Sommes-nous pour autant à l’ère des « démultiplicateurs de progrès » ? A celle des apôtres d’un « langage universel » ?
La question, franchement, reste pendante…
Amicalement,
Roland
PS. On vient de découvrir une prétendue nouvelle photo de Rimbaud. Coup éditorial ou véritable scoop ? Comme je n’en sais fichtrement rien, je vous joins celle-ci, plus connue, celle du fameux bon élève de Charleville qui dans le rêve de chacun d’entre nous, a eu son heure de gloire, je présume.
Cher Roland,
Je commencerai par une sale image qui m’avait donné la nausée, il y a de cela une quinzaine d’années, sur un parking de supermarché, un Intermarché très exactement, à Mauzé-sur-le-mignon plus précisément, vous savez, le Mauzé de ce cochon de Morin des Contes de la Bécasse.
Bref, c’était aux alentours de Noël. Les livreurs s’affairaient à remplir les rayons de peluches, de barbies, de chocolateries, de champagne plus ou moins frelaté et autres cochonneries de la fête obligatoire autour de l’improbable naissance d’un dieu encore plus improbable.
Et voilà que voici qu’un livreur perché sur son Fenwick se met à transbahuter parmi les rayons fortement achalandés - au sens juste et au sens fautif de ce mot -, des palettes entières de livres pour ceux qui voudraient fêter la naissance de leur dieu en cultivant leur jardin. Des livres de Rimbaud réédités dans une collection minable, sur un papier minable avec une couverture minable.

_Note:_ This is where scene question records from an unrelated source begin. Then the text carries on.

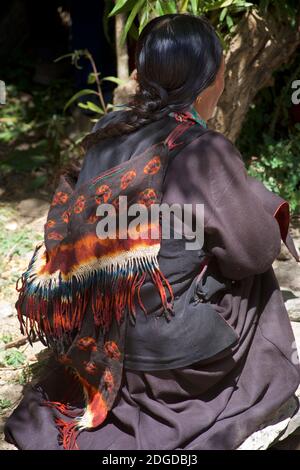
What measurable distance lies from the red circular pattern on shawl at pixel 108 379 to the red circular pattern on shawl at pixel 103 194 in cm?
57

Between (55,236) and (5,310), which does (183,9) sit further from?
(5,310)

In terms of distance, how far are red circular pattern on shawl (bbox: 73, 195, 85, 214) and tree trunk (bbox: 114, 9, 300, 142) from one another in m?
1.70

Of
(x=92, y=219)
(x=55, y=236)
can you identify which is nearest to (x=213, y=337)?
(x=92, y=219)

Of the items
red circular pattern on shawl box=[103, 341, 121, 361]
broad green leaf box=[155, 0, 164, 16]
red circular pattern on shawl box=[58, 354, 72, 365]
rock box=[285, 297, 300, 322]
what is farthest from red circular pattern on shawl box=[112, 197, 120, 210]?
broad green leaf box=[155, 0, 164, 16]

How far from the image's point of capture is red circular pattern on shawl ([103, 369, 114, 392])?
243cm

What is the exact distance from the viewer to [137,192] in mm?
2332

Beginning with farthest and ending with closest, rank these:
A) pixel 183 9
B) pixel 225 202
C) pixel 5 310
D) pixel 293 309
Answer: pixel 5 310
pixel 183 9
pixel 293 309
pixel 225 202

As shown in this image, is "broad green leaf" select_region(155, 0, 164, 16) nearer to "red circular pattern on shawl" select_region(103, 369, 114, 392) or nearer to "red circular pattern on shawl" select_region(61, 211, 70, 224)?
"red circular pattern on shawl" select_region(61, 211, 70, 224)

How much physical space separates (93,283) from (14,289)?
1.52 m

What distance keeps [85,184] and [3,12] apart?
504cm

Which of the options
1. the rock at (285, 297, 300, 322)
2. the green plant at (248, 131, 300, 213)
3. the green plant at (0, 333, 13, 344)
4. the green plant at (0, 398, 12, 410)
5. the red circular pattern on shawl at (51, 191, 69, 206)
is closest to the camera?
the red circular pattern on shawl at (51, 191, 69, 206)

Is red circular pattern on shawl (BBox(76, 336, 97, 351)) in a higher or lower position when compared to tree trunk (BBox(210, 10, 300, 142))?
lower

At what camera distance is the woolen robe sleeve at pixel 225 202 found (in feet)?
7.52

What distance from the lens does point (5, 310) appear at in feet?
11.9
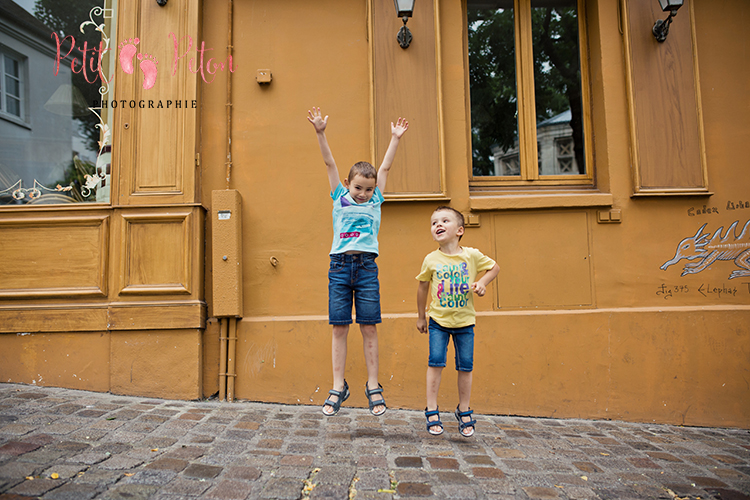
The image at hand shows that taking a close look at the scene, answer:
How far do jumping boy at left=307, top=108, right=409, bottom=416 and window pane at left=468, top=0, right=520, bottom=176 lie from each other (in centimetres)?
181

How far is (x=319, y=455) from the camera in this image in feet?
9.98

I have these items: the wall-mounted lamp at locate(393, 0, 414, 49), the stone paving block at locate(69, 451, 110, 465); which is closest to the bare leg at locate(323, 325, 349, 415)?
the stone paving block at locate(69, 451, 110, 465)

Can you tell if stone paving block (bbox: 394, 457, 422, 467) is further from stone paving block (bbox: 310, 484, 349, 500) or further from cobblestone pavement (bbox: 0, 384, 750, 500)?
stone paving block (bbox: 310, 484, 349, 500)

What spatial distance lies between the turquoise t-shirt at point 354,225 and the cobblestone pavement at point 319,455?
1.31m

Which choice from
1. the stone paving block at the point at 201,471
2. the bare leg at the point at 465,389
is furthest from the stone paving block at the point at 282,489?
the bare leg at the point at 465,389

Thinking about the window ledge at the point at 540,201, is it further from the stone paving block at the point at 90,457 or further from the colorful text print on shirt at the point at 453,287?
the stone paving block at the point at 90,457

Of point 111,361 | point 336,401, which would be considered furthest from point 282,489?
point 111,361

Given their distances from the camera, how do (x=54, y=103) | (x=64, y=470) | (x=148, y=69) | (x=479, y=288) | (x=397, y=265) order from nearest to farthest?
(x=64, y=470), (x=479, y=288), (x=397, y=265), (x=148, y=69), (x=54, y=103)

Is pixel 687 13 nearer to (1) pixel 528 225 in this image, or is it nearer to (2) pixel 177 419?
(1) pixel 528 225

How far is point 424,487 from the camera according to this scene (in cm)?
262

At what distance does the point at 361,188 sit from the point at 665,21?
355 centimetres

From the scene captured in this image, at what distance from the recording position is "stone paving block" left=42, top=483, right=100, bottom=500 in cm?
237

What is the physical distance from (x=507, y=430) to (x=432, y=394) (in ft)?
2.88

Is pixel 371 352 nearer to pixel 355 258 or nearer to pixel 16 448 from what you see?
pixel 355 258
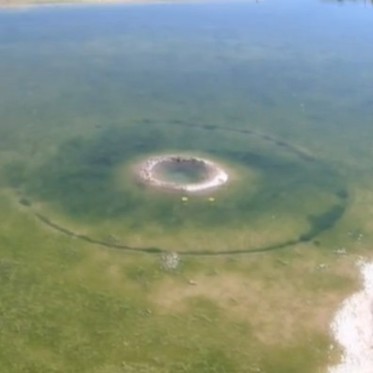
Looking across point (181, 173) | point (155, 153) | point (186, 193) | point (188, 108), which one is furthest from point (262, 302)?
point (188, 108)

Ça n’est point que je tienne rigueur à la consommation de masse de se pencher sur Rimbaud…Mais j’étais certain que pour la clientèle de l’Intermarché de Mauzé, il y avait là beaucoup, beaucoup trop de Rimbaud pour être décemment lus.
Rimbaud, donc, est par le fait un produit de masse, une idée de cadeau, un présent au même titre qu’une bague, un portable, une tronçonneuse ou je ne sais quoi encore.

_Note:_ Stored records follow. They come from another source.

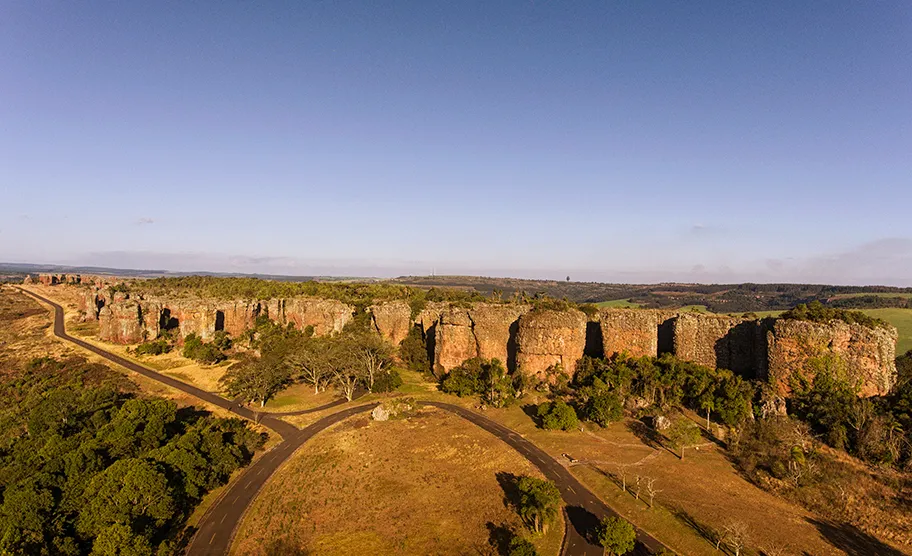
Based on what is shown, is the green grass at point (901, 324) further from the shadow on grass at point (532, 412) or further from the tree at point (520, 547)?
the tree at point (520, 547)

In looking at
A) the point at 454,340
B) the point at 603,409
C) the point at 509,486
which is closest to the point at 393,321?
the point at 454,340

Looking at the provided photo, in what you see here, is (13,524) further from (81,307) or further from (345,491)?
(81,307)

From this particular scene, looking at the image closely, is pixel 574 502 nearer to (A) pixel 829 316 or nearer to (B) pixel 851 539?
(B) pixel 851 539

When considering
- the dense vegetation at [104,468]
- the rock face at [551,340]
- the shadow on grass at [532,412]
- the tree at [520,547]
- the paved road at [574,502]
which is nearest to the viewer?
the tree at [520,547]

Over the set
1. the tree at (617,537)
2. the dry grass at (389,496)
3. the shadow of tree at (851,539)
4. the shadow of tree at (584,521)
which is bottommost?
the dry grass at (389,496)

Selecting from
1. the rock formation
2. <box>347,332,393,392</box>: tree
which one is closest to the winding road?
<box>347,332,393,392</box>: tree

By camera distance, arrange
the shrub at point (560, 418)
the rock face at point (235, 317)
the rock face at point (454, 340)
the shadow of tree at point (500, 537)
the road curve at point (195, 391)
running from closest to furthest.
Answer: the shadow of tree at point (500, 537), the shrub at point (560, 418), the road curve at point (195, 391), the rock face at point (454, 340), the rock face at point (235, 317)

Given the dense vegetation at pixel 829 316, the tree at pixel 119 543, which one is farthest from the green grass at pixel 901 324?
the tree at pixel 119 543
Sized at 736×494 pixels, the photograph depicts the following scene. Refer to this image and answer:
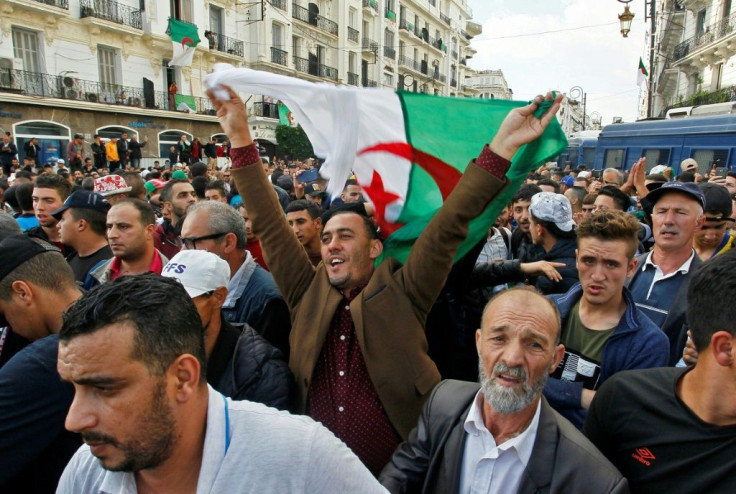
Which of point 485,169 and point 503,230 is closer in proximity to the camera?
point 485,169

C’est une image réelle, vécue, mais je vous la sers en guise d’allégorie…
Rimbaud est devenu ce que les gens en ont fait et en premier lieu les discoureurs les plus abscons de la littérature. A force de dire qu’il était un découvreur, un déstructurateur du langage poétique, on a fini, ça a pris du temps mais on a fini quand même, par en faire une mode obligatoire, le nec plus ultra de la finesse en poésie mutine en même temps qu’une institution forcément à fréquenter au risque de passer pour un vil béotien.
C’est un poncif : on dit qu’il aurait ouvert la porte à toute la horde surréaliste. Qu’il est à cette école ce que Bernardin de Saint-Pierre fut au romantisme. Soit. Ne dénions pas à Arthur Rimbaud sa vision autrement du monde et l’intelligence sensible, douloureuse, avec laquelle il nous fit part de cette vision autrement.
Mais, comme toutes les grandes choses mises à la portée des trivialités marchandes et de leur confusionnisme intéressé, il a évidemment sombré dans la vulgarité de ses exégètes. Et je vous suis bien Roland, quand vous semblez vous agacer de tous ces poètes autoproclamés qui pensent qu’écrire difforme et cul par-dessus tête en torturant la langue dans tous les sens suffit à livrer du monde la vision chaotique de la poésie et à brandir le drapeau toujours sympathique et échevelé de la révolte.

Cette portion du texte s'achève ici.